Real-Time Detection of False Readings in Smart Grid AMI Using Deep and Ensemble Learning

In the advanced metering infrastructure, smart meters are deployed at the consumers' side to regularly transmit fine-grained electricity consumption readings to the system operator (SO) for billing and real-time load monitoring and energy management. However, fraudulent consumers may compromise their meters to launch electricity-theft cyberattacks by reporting low-consumption readings to reduce their bills. These false readings not only cause financial losses but also degrade the grid's performance because they are used for energy management and load estimate. The existing solutions in the literature focus only on securing the billing, so they are not designed to detect the attacks in real time, and thus the SO may use false readings for a long period of time in load monitoring and energy management until they are identified.
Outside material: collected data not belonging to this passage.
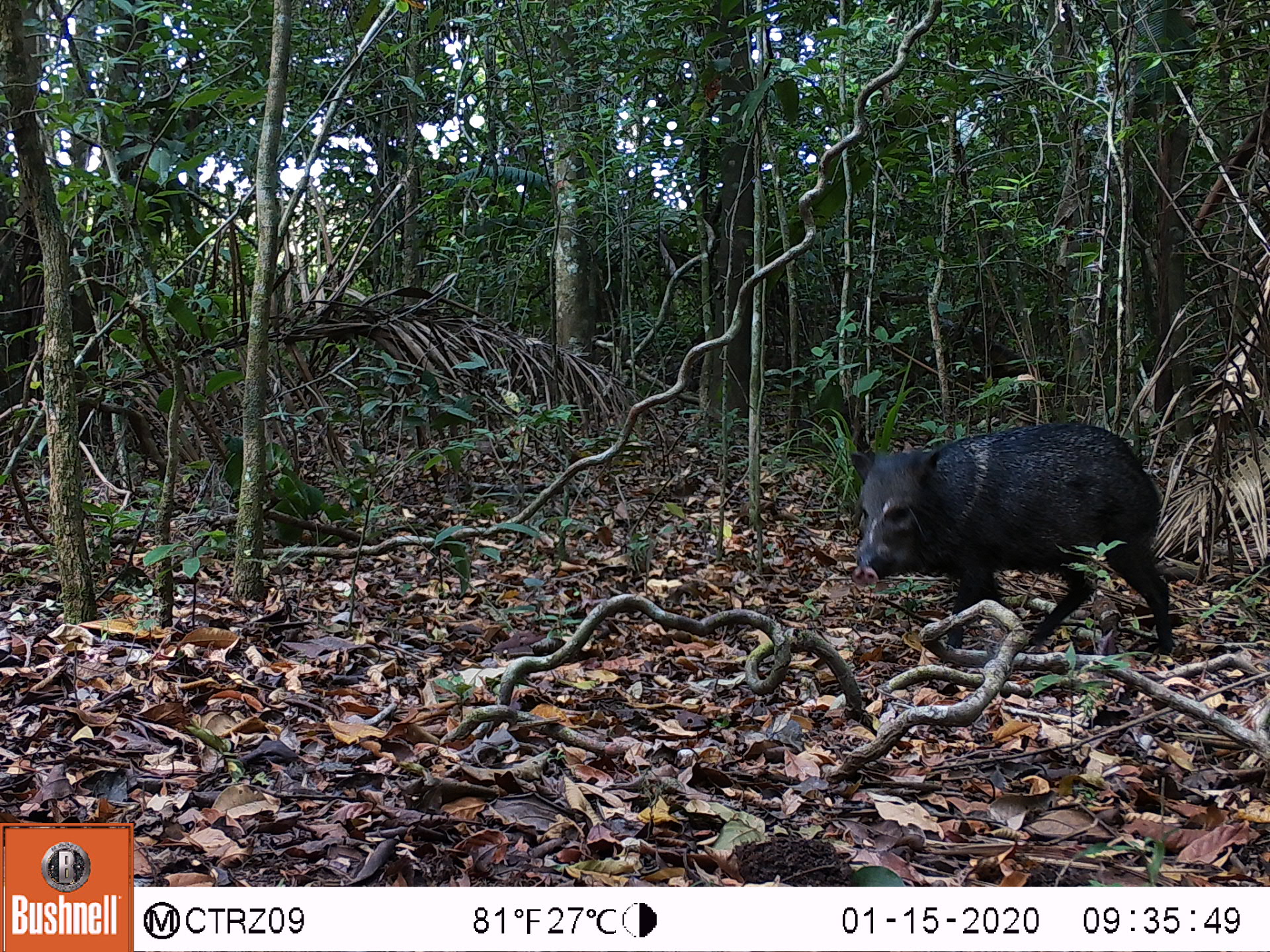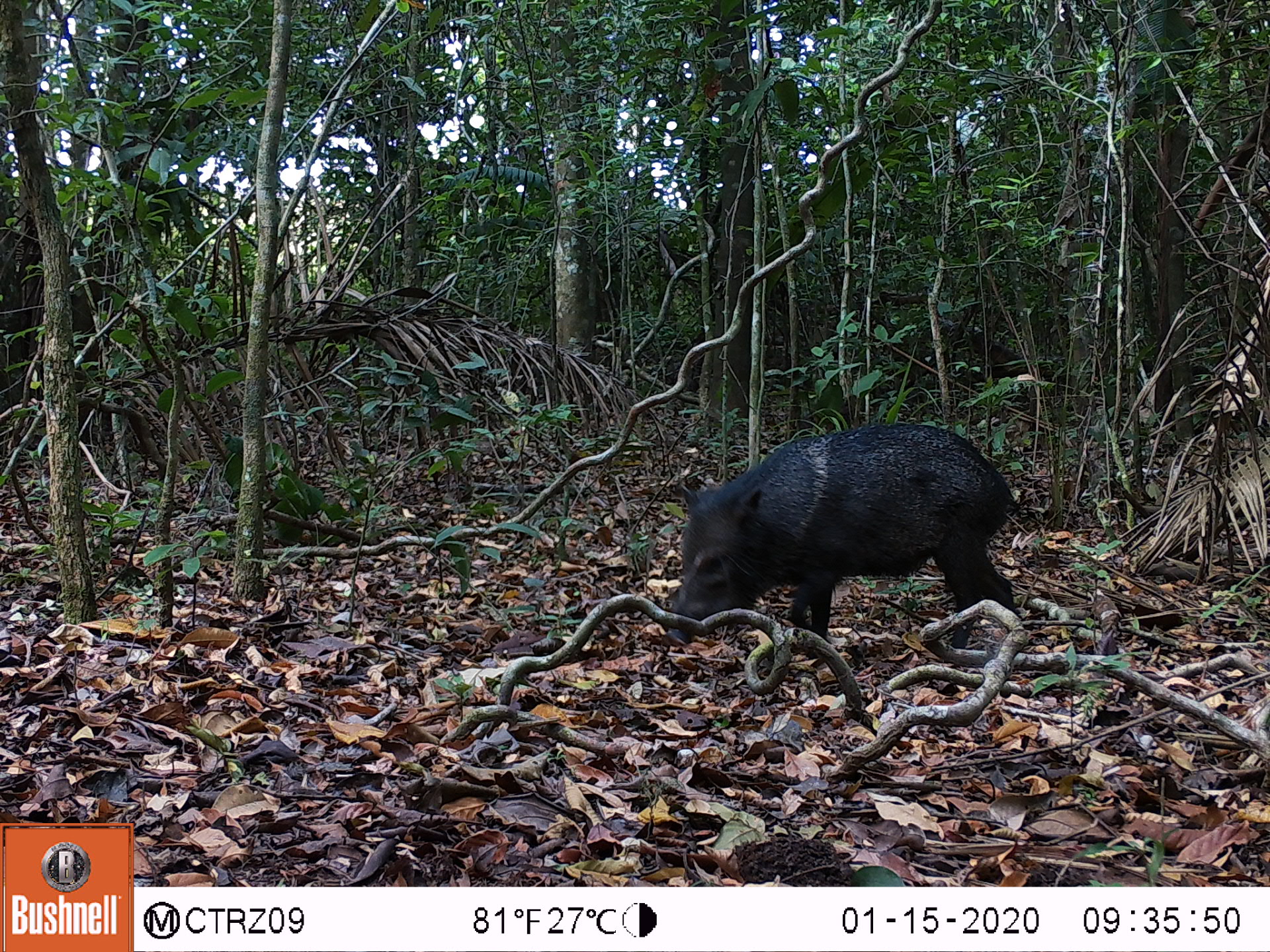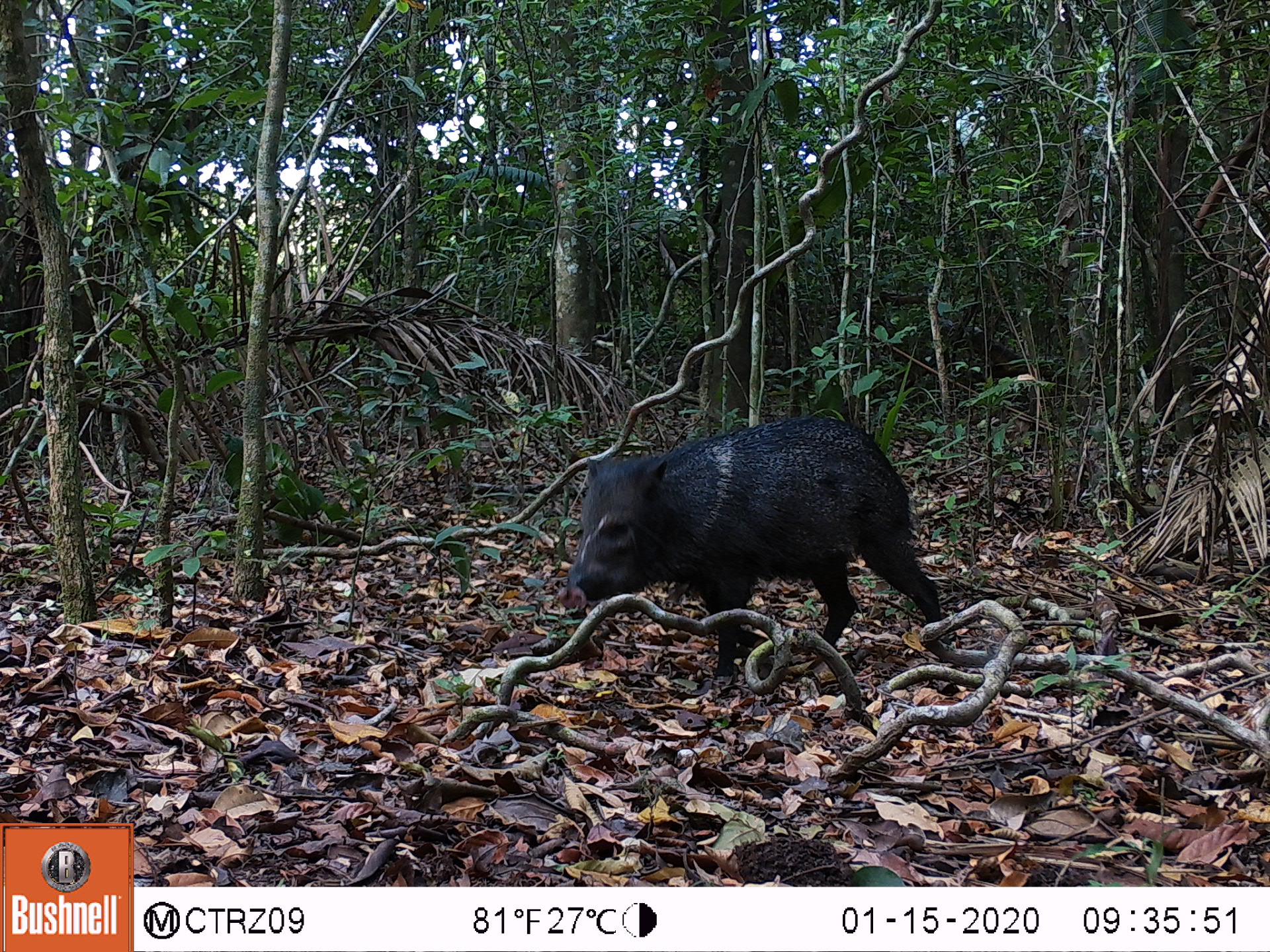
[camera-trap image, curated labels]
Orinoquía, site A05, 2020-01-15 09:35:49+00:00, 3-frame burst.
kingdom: Animalia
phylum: Chordata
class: Mammalia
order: Artiodactyla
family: Tayassuidae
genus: Pecari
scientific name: Pecari tajacu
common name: collared peccary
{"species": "collared peccary (Pecari tajacu)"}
In this paper, we propose a general ensemble-based deep-learning detector that enables the SO to detect false readings in real time. To do that, we first train several deep learning models on samples generated from a sliding window of the readings. Then, we use the best-performing model to train several models on different ratios of false readings and use them in our ensemble-based detector. Extensive experiments are conducted, and the results indicate that comparing to the literature, our detector can detect the false readings after sending a few false readings (around 15) comparing to the existing daily and weekly detection approaches that need 144 and 1,008 readings, respectively.